Sunday, September 2, 2007

gentle whispers

What a blessed weekend I have had! It was such a joy to be able to spend several days with the entire family. Starting out with a very slow ride home from BWI airport, Kristin and I had a great chance to catch up and reconnect. We shared stories, reflected on the present, and reminisced on the past. What a sweet time we had, even though it took us an extra hour or so to get home with all the labor day traffic. As we drove through our old stomping grounds, memories came flooding back. Its amazing how far we have come! But as we drove down the lane, with the open fields around us, the sweet smell of the country and the stars gleaming in the night sky, I felt it. You know, that sense of home. The feeling that the world is right, that life is good, that you are loved and protected and cared for. The feelings of old when life was simple and carefree. Even if it was just for the weekend, it was just what I needed. I couldn't have asked for a more beautiful weekend. The farm was aglow with beauty as the yard was freshly mowed, the flowers in full bloom, and the fields freshly plowed. The cool breeze was refreshing as the sun bathed the earth with its rays. Even the birds sang sweeter than ever. This feeling of home is something that I have longed for during my time away. I've always been a 'homebody.' I can remember growing up how hard it was for me to even spend one night away from home, with feelings of homesickness springing up at any moment. Its amazing how far I've come over the years. My spirit was longing to be home. While its true yearning is for heaven, the farm is my earthly home, with the presence of my parents, brother and sisters. And now, my little niece Ryleigh too! Being home brought up many emotions from the past four weeks. I was overwhelmed with love and the presence of family. Sometimes, the best medicine is just being home. I praise God for my family and for the beautiful earthly place we can call home together.

MATERIAL SHOWN:
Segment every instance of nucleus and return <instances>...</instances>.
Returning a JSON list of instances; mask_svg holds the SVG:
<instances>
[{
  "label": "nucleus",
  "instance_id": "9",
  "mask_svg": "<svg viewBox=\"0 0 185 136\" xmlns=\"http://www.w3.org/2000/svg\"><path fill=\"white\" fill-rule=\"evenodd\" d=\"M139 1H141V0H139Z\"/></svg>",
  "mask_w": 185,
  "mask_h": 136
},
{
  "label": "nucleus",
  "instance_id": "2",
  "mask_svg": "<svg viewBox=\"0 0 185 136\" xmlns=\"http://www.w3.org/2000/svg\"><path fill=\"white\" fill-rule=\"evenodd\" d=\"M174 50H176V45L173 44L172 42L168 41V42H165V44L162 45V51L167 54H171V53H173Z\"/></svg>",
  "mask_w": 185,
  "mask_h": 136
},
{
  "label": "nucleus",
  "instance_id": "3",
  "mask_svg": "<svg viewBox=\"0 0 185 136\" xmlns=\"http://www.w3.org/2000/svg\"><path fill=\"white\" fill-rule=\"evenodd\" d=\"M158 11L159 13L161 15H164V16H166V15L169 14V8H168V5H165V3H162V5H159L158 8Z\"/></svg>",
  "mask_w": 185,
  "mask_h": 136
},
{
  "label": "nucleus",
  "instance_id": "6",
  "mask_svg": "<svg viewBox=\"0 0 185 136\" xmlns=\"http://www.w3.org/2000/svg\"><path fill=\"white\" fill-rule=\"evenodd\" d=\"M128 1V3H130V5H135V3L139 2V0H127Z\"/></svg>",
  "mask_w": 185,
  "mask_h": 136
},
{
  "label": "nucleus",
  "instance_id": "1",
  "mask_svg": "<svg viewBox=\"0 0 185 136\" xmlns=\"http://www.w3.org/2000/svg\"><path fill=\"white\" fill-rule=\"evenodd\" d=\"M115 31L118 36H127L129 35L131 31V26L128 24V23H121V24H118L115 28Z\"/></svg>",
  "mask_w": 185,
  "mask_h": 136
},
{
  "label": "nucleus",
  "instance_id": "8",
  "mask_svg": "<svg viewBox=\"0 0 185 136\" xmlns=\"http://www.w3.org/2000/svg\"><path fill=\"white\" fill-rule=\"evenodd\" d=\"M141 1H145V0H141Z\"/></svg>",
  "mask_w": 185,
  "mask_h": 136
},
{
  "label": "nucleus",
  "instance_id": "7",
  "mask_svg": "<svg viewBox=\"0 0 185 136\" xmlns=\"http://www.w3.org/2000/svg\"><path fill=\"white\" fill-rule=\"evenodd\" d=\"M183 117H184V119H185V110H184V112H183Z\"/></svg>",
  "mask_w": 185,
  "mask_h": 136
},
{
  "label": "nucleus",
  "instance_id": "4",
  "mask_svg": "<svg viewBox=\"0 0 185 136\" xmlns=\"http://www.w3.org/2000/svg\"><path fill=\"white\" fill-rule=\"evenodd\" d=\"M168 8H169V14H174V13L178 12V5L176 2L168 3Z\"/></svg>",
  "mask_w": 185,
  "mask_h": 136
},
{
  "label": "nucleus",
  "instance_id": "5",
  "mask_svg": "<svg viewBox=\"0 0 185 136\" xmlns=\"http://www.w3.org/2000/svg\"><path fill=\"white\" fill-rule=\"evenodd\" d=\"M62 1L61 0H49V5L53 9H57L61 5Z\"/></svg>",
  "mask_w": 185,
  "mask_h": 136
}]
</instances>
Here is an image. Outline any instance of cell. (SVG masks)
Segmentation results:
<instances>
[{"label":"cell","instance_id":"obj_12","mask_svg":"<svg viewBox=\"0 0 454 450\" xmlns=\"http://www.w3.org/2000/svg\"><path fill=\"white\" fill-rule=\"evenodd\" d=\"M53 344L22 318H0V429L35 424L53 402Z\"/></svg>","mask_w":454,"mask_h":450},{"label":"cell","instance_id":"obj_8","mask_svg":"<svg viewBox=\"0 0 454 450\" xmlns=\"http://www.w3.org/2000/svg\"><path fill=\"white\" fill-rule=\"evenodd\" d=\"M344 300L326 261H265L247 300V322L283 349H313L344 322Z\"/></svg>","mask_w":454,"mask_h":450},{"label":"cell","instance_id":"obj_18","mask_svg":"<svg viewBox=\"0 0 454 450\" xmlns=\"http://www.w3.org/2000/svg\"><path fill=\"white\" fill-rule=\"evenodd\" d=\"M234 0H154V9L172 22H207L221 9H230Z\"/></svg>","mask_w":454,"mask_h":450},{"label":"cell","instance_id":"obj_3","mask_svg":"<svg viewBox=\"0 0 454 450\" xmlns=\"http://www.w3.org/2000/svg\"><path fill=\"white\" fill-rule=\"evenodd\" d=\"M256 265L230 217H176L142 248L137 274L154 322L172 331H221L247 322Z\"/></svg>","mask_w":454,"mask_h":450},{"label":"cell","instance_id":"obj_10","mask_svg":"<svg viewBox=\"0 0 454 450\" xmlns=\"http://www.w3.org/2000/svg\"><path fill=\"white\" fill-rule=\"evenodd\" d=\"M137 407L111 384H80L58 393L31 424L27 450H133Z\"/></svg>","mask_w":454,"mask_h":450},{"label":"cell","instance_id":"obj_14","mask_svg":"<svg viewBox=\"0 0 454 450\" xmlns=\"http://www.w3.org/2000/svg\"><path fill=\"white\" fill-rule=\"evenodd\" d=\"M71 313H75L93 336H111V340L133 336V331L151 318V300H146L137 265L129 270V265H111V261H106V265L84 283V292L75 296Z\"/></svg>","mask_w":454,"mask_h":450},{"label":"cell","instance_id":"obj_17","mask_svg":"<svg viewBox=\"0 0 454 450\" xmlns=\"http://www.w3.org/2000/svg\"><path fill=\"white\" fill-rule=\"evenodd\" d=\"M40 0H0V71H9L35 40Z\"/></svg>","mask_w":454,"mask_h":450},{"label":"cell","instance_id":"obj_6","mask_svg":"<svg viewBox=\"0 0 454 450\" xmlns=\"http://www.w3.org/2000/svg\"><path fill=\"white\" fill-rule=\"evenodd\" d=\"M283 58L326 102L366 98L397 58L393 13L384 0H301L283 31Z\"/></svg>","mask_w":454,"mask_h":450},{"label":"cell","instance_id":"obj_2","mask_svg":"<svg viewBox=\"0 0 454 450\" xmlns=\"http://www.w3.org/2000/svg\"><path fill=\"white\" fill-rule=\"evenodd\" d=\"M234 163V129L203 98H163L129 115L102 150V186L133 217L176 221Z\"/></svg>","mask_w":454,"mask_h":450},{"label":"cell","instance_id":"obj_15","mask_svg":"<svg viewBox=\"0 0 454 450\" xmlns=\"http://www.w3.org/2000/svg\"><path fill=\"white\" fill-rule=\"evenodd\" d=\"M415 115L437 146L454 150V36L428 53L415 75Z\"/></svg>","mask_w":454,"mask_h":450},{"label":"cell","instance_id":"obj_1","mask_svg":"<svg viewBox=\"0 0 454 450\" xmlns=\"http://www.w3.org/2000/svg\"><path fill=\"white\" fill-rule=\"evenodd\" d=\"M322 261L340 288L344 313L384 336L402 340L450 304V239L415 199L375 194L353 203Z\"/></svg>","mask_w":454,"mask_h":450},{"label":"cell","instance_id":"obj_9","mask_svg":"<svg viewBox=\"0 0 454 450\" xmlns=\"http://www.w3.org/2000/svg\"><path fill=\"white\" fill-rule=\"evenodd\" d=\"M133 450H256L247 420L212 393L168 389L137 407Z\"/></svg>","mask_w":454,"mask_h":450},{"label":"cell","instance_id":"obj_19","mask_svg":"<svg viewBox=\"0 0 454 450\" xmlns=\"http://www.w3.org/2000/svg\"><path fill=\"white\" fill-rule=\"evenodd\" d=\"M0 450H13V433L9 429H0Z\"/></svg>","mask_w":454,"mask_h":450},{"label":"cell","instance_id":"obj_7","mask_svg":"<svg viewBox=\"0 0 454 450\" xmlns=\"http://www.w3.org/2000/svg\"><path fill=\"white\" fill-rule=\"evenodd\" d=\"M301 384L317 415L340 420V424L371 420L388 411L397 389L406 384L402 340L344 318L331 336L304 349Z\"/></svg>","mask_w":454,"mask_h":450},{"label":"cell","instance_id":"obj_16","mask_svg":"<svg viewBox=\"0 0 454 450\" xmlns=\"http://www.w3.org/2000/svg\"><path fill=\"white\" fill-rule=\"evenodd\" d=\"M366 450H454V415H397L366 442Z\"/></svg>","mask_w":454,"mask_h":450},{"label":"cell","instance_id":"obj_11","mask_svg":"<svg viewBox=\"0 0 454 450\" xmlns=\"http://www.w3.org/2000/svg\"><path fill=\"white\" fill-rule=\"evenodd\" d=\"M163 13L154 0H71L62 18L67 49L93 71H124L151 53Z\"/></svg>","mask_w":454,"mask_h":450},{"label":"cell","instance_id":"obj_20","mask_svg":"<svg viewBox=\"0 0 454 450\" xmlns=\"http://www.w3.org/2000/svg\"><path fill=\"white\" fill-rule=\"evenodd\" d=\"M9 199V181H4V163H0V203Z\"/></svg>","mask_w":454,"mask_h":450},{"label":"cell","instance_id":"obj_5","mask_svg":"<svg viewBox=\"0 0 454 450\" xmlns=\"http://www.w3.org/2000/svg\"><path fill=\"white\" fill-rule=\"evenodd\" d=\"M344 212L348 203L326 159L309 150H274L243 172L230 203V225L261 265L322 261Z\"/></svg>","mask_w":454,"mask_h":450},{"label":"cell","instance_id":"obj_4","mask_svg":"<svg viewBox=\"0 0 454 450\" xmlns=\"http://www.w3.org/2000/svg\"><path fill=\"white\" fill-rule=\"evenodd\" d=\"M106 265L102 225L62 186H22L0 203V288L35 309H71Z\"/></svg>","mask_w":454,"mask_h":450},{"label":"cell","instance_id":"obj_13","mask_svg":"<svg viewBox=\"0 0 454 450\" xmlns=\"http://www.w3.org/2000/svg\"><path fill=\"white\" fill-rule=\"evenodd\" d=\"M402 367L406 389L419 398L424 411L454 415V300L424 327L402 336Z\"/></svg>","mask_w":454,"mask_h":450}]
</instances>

TASK GOAL:
Could you print the whole "gentle whispers" post above, word for word and without changes?

EXERCISE OUTPUT:
Sunday, September 2, 2007

gentle whispers

What a blessed weekend I have had! It was such a joy to be able to spend several days with the entire family. Starting out with a very slow ride home from BWI airport, Kristin and I had a great chance to catch up and reconnect. We shared stories, reflected on the present, and reminisced on the past. What a sweet time we had, even though it took us an extra hour or so to get home with all the labor day traffic. As we drove through our old stomping grounds, memories came flooding back. Its amazing how far we have come! But as we drove down the lane, with the open fields around us, the sweet smell of the country and the stars gleaming in the night sky, I felt it. You know, that sense of home. The feeling that the world is right, that life is good, that you are loved and protected and cared for. The feelings of old when life was simple and carefree. Even if it was just for the weekend, it was just what I needed. I couldn't have asked for a more beautiful weekend. The farm was aglow with beauty as the yard was freshly mowed, the flowers in full bloom, and the fields freshly plowed. The cool breeze was refreshing as the sun bathed the earth with its rays. Even the birds sang sweeter than ever. This feeling of home is something that I have longed for during my time away. I've always been a 'homebody.' I can remember growing up how hard it was for me to even spend one night away from home, with feelings of homesickness springing up at any moment. Its amazing how far I've come over the years. My spirit was longing to be home. While its true yearning is for heaven, the farm is my earthly home, with the presence of my parents, brother and sisters. And now, my little niece Ryleigh too! Being home brought up many emotions from the past four weeks. I was overwhelmed with love and the presence of family. Sometimes, the best medicine is just being home. I praise God for my family and for the beautiful earthly place we can call home together.